**SUPPLIED DATA**
═══

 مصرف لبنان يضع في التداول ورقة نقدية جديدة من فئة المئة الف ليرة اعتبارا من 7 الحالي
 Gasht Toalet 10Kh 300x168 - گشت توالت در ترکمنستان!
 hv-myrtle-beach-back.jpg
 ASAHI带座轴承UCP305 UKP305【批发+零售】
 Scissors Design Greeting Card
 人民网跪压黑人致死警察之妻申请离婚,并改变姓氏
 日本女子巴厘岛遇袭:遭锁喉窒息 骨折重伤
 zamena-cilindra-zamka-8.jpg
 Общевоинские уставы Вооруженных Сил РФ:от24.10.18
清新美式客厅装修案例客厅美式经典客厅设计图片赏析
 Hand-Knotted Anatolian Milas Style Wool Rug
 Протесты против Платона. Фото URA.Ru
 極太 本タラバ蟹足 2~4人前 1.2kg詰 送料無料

═══

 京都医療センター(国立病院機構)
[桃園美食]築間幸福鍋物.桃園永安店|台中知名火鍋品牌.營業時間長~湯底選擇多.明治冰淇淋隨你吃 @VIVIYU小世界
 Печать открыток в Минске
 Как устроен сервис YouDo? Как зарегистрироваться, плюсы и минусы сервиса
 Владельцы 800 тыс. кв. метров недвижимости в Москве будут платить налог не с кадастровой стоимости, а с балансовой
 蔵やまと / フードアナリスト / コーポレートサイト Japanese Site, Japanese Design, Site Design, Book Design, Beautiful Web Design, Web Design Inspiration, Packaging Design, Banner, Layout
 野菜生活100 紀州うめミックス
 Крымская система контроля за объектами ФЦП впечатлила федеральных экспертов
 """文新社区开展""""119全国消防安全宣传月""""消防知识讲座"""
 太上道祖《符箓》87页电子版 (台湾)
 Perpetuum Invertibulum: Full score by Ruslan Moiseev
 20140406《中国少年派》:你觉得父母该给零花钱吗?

═══

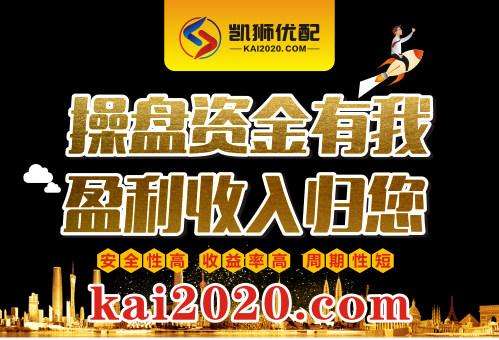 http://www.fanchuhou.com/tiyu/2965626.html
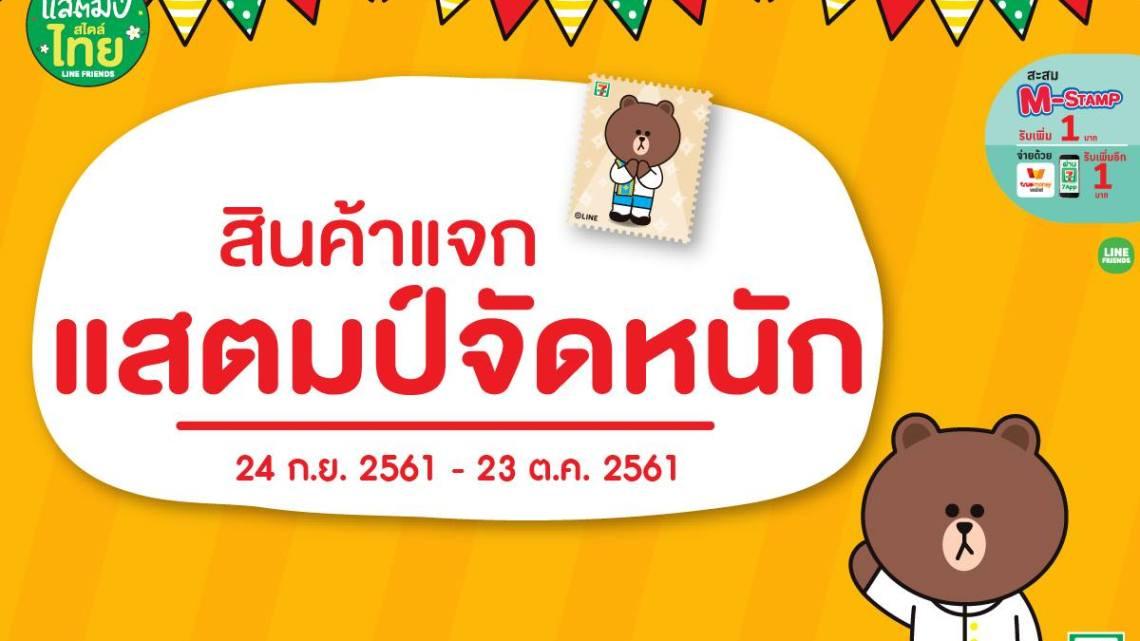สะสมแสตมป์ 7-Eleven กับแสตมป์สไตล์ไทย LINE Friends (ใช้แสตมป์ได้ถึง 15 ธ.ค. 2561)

═══

**ACTION ITEM**
Using the entries above, output exactly the lines between the line holding "Владельцы 800 тыс." and the line holding "野菜生活100 紀州うめミックス", end lines included, and nothing more.

**RESPONSE BOX**
 Владельцы 800 тыс. кв. метров недвижимости в Москве будут платить налог не с кадастровой стоимости, а с балансовой
 蔵やまと / フードアナリスト / コーポレートサイト Japanese Site, Japanese Design, Site Design, Book Design, Beautiful Web Design, Web Design Inspiration, Packaging Design, Banner, Layout
 野菜生活100 紀州うめミックス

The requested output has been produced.